◆ **Verilen Görev a**
Gülen hareketi üzerine yazılmış köşe yazısında "Biraz ters düştünüz" ile "sana bugünkü tablo!.." arasındaki bölümü, iki uç da dahil olmak üzere, birebir döndürün.

◆ **Verilen Metin**
Serdar Arseven

Serdar Arseven

“Menzil” üzerinden Gülen mesajı!

“Menzil” üzerinden Gülen mesajı!

Okuyucum yazmış: “Fethullah Gülen hareketi Mümine Şedit, Kafire Müşfik!..

Kafire itaatkâr, Mümine isyankâr!..

Kafire hoşgörülü, Mümine tahammülsüz!..”

Biraz da kızdım okuyucuma…

“Bu kadarını da yapma!” dedim ama…

Bu nasıl olabilir?..

Okuyucumun yazdıklarına göre…

Ya da Ekrem Dumanlı’nın sıkça başvurduğu tabirle “sokaktaki vatandaş”a göre…

Yapıya öyle bir hal sinmiş ki, adeta başkasınınki “hizmet” değil, kendilerinden olmayan adeta Müslüman değil!..

Kendilerinden olmayana katkıda bulunmak adeta “günah!.”

Bu hareketten bir dost geliyor, filanca konuda yardım istiyor..

Siz, o “zaman”lar, “Musallidir, alnı secdedeki her vatan evladına destek vermek görevdir” diyerek elinizden geleni yapıyorsunuz…

Günün birinde sizin de işiniz düşüyor.

Talebiniz gayet makul, yerine getirmenin en ufak külfeti yok…

Lâkin, şöyle göz dönümüyle gülerek taca atıyorlar topu.

Biraz ters düştünüz mü de ya çakıyor ya da daha çok “çaktırıyor”lar!..

Prensip: “Kavgada her şey mübah!..”

Bir başkası, “Bir yerde yoksan hiçbir yerde yoksundur!..”

İkisi birleştim mi, işte sana bugünkü tablo!..

Yine “Sokaktaki bir başka vatandaş” diyor ki:

Bir adam kendilerinden değilse veya kendisini kullandırmıyorsa bunların gözünde hedef!..

Hepsi değil elbet ama yukarıdan aşağıya empoze edilen ve aşağılarda da anlayış farkına göre uygulanan model bu.

Grup taassubunun şahı ya da en azından “kardinal”i!..

Ha bu arada;

“Kardinal” dedik de,  Cumhurbaşkanı Gül üzerinden gönderdikleri “mektup”ta  Menzil’inden İlim Yayma’sına…

Bu “zaman”a kadar dirsek çektiklerine bir “mesaj” var ki…

Okuyunuz lütfen:

“Ayrımcılık ve meşrepçilik gibi hatalı düşünce ve çirkin işlerin önü alınmazsa yarın Aziz Mahmud Hüdai Hazretleri muhiblerinin, Süleyman Efendi’nin talebelerinin, İlim Yayma Cemiyeti’nin, Menzil mensuplarının ve diğer meşreplerin/mesleklerin de aynı muameleye maruz kalacaklarını…”

Vay vay vaaaaay!..

İnce ince yasemince…

Şu 17 Aralık operasyonuna “tevafuk eyleyen” “zaman”larda “taş düşebülü, kaset çıkabülü” makamında bir şeyler yazmışlar idi!..

◆ **Sağlanan Veriler**
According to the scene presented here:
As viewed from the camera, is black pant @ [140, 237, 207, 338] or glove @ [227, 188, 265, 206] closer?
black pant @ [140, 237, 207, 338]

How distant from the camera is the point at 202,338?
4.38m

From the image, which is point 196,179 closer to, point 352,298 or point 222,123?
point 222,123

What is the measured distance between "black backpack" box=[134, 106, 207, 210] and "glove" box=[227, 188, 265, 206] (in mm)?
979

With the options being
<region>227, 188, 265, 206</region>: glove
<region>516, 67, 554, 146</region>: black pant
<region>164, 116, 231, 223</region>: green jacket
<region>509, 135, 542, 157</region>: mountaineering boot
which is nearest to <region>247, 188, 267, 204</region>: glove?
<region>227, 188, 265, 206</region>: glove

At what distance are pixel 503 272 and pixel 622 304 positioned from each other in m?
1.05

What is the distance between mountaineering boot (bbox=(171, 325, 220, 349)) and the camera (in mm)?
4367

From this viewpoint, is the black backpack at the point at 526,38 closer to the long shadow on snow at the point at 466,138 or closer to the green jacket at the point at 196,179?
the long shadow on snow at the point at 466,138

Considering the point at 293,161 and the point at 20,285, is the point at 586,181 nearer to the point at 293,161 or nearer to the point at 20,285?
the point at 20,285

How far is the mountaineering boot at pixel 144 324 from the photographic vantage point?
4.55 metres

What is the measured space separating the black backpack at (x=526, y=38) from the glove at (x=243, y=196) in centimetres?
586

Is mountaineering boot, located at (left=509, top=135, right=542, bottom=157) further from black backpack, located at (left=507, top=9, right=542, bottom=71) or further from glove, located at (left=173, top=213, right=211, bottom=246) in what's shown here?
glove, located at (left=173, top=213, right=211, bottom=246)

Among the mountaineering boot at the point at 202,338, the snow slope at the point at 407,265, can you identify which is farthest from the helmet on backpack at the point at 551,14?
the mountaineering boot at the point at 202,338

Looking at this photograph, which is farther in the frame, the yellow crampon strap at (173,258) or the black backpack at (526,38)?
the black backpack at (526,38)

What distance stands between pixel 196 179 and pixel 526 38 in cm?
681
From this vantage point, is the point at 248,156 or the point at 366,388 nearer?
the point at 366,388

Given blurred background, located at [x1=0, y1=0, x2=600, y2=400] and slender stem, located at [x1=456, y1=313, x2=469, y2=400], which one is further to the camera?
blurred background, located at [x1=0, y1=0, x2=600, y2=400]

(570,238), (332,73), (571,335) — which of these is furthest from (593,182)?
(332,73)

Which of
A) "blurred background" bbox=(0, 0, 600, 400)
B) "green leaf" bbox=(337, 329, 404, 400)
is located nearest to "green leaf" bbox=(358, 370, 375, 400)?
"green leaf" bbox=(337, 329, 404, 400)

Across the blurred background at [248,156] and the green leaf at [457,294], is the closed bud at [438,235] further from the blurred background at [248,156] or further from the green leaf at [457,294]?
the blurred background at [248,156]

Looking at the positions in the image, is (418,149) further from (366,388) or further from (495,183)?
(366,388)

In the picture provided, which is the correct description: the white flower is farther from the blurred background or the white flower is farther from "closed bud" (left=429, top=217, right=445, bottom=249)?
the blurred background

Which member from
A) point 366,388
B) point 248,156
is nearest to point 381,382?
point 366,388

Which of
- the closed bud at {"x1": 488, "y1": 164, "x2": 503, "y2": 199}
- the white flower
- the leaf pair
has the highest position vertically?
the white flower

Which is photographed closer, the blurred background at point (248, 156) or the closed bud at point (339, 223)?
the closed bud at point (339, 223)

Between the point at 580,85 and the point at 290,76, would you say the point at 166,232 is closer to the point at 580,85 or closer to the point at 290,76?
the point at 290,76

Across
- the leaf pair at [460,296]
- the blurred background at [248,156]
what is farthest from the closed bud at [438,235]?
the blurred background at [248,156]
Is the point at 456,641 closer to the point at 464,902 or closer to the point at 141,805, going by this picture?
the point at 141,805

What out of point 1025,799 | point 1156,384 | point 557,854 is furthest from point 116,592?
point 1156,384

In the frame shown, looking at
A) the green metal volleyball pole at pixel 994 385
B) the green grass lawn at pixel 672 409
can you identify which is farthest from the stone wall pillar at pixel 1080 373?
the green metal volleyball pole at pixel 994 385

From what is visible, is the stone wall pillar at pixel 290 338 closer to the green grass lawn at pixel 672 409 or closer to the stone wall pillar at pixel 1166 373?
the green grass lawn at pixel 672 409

◆ **Verilen Görev b**
Kayıtlarda "image" dizgesini içeren satırların sayısını verin. Yalnızca sayıyı yazın.

◆ **Görev Çıktısı a**
Biraz ters düştünüz mü de ya çakıyor ya da daha çok “çaktırıyor”lar!..

Prensip: “Kavgada her şey mübah!..”

Bir başkası, “Bir yerde yoksan hiçbir yerde yoksundur!..”

İkisi birleştim mi, işte sana bugünkü tablo!..

◆ **Görev Çıktısı b**
2